Mario Teixeira, investidor da equipe finalista do Paulistão e ex-executivo do Bradesco, assumiria os gastos do departamento de futebol da Portuguesa, mas o passivo trabalhista seria negociado com uma construtora, que ficaria com a administração do Canindé.

O problema, no entanto, é que essa proposta já fora apresentada ao investidor há dois anos, o dirigente demonstrou forte interesse na ocasião, mas os dirigentes da Lusa ficaram divididos sobre o acordo e acabaram recuando, afirmando que a Lusa era maior que o Audax para acoplar ao seu nome o de outra agremiação.

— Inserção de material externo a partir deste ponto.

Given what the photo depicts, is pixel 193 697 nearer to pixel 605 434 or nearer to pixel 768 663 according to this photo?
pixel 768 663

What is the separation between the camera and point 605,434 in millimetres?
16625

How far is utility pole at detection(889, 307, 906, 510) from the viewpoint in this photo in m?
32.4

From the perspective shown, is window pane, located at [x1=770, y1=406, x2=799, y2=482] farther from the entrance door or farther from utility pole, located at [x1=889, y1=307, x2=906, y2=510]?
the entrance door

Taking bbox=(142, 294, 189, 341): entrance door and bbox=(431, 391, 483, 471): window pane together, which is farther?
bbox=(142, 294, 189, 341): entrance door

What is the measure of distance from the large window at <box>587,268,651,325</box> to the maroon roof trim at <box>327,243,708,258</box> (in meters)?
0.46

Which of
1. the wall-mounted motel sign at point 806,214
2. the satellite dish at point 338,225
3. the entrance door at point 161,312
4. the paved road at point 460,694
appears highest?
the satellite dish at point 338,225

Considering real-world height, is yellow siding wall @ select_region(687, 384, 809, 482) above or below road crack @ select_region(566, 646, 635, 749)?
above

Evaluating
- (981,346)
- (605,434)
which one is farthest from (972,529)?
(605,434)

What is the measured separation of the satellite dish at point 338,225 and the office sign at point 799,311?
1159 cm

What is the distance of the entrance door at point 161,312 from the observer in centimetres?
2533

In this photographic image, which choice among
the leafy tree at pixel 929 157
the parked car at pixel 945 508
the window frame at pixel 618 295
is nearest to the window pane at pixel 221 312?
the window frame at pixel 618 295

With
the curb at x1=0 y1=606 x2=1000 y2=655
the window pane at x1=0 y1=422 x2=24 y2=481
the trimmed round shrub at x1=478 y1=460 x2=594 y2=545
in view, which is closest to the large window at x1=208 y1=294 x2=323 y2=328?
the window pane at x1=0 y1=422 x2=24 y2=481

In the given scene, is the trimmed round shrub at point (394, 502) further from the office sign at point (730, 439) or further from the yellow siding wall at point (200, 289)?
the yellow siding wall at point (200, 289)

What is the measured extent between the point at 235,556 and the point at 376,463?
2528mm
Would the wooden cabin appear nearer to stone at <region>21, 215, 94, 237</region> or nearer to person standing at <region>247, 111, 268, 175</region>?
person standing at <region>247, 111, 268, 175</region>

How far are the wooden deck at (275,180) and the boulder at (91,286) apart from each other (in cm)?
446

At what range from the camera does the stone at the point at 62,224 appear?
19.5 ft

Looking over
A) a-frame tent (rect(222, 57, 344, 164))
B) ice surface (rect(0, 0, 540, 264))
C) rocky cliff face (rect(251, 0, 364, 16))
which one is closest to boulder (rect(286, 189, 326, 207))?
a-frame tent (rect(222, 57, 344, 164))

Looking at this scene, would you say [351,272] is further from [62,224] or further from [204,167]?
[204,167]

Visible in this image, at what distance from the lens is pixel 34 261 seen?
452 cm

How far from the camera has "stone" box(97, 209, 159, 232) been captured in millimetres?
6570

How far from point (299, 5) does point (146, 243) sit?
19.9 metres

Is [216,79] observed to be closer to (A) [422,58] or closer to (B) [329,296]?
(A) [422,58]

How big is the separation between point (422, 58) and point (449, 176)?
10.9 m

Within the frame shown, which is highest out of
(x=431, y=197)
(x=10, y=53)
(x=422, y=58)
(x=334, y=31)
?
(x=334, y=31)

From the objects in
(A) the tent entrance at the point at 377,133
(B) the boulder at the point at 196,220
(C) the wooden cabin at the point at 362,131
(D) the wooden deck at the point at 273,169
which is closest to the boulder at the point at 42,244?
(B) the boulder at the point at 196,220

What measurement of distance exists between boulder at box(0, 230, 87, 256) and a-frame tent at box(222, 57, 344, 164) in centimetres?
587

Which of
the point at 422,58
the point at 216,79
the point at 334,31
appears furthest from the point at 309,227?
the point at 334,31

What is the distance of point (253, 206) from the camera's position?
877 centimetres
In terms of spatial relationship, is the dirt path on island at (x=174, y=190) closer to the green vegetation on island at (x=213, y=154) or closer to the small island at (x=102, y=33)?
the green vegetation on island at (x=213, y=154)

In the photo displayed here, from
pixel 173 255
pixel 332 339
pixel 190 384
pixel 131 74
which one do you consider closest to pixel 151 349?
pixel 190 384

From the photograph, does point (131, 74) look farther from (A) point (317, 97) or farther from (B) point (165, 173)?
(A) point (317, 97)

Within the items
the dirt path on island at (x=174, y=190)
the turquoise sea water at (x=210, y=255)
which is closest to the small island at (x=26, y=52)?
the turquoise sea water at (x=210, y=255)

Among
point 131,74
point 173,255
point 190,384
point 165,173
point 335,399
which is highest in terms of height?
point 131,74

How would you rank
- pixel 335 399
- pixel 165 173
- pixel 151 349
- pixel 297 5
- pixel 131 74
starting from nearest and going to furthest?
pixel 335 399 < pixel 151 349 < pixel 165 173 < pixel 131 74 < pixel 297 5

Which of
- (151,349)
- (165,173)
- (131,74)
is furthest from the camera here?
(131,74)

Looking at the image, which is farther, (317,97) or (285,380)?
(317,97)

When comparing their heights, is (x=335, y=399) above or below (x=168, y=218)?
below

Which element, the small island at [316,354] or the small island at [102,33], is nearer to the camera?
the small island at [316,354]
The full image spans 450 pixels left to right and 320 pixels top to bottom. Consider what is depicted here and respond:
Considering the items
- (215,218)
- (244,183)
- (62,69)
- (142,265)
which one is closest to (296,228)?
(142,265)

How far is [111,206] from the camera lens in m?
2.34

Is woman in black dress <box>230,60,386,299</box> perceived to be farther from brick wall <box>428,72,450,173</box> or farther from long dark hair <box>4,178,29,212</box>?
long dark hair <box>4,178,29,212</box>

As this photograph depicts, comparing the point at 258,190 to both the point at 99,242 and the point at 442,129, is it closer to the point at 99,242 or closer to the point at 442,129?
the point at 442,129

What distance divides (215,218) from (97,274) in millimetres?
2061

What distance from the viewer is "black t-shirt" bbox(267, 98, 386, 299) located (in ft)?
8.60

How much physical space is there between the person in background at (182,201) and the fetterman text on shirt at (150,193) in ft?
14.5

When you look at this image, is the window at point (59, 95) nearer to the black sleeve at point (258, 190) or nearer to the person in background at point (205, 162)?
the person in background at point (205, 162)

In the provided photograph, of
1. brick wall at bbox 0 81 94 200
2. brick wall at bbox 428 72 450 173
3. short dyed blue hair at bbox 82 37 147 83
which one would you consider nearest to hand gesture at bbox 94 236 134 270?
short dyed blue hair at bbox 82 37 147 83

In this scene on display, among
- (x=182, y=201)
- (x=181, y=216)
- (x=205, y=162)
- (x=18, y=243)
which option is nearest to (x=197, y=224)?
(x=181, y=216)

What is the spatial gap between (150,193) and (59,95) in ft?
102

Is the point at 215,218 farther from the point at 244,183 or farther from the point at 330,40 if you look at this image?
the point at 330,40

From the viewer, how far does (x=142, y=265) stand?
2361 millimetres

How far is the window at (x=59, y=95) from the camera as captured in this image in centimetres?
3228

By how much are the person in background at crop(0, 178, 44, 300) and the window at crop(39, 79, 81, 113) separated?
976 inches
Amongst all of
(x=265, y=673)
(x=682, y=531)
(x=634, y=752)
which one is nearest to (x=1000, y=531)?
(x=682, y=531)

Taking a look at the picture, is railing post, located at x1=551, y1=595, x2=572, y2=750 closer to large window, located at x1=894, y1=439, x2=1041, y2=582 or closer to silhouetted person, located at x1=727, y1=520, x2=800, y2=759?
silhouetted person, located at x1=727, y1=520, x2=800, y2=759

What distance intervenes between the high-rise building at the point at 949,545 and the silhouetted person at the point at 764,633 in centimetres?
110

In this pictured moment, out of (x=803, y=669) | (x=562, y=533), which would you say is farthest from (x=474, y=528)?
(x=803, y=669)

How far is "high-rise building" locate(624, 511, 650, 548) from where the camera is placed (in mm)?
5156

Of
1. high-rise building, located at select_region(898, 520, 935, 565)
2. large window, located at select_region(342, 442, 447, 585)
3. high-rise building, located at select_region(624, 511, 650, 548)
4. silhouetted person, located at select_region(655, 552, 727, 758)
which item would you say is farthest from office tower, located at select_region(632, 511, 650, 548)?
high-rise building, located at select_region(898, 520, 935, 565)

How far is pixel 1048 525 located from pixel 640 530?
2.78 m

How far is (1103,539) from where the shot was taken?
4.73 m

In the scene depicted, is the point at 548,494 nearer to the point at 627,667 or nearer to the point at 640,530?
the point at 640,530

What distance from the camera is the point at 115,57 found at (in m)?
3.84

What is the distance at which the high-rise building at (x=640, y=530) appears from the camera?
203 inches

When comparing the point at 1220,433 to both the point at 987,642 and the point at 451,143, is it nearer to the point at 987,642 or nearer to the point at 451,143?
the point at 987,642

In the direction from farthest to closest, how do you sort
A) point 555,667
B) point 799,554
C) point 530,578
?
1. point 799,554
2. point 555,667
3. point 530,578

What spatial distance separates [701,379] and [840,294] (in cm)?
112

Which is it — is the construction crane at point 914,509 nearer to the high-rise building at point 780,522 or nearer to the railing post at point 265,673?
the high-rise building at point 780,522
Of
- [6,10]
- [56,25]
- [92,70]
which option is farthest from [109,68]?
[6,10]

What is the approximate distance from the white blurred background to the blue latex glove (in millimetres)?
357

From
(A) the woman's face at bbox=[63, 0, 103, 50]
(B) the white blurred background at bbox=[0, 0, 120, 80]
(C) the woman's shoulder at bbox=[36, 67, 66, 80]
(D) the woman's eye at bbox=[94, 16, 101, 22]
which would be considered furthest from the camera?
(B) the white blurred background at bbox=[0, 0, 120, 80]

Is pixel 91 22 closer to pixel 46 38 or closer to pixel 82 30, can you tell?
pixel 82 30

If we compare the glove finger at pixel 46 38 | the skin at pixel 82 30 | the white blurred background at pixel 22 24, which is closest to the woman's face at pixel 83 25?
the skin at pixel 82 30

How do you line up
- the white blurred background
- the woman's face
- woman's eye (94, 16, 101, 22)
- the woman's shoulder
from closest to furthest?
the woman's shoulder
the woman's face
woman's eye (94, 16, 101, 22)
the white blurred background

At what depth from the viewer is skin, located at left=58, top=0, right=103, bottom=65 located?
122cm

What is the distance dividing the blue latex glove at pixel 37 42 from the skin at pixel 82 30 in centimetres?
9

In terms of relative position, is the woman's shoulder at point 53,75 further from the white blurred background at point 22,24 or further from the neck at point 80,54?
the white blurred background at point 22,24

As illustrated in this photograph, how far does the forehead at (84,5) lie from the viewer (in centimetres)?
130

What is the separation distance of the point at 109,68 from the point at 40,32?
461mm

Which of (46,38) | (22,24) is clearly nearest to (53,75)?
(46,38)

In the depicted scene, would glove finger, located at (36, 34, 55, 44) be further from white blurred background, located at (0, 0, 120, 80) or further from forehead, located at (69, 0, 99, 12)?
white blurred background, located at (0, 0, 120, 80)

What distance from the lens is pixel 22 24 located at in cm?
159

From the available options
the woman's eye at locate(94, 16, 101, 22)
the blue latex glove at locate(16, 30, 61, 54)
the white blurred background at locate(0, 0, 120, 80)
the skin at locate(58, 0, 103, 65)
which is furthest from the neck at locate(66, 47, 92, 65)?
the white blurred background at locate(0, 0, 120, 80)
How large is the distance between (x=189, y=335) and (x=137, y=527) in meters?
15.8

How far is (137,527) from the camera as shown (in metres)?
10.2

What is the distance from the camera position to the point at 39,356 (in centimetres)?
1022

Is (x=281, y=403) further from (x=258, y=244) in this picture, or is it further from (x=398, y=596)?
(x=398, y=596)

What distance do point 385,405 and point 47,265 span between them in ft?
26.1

Em situação falimentar, o clube voltou a procurar Teixeira, mas agora talvez seja tarde e ele acabe fechando com alguma equipe que dispute a Série B e não a C do Brasileiro. Uma pena para a Portuguesa, que deveria ter feito acordo com o pessoal de Osasco há dois anos. E naquela oportunidade deixou o bonde escapar.

Além do Audax, Teixeira administra outros dois times de Osasco. E teve o mérito de colocar a cidade na final do Paulista. Teria feito toda a diferença para a Portuguesa em 2014. Mas há dirigente da Lusa que ainda sonha com um acordo dois anos depois. E torcedores também.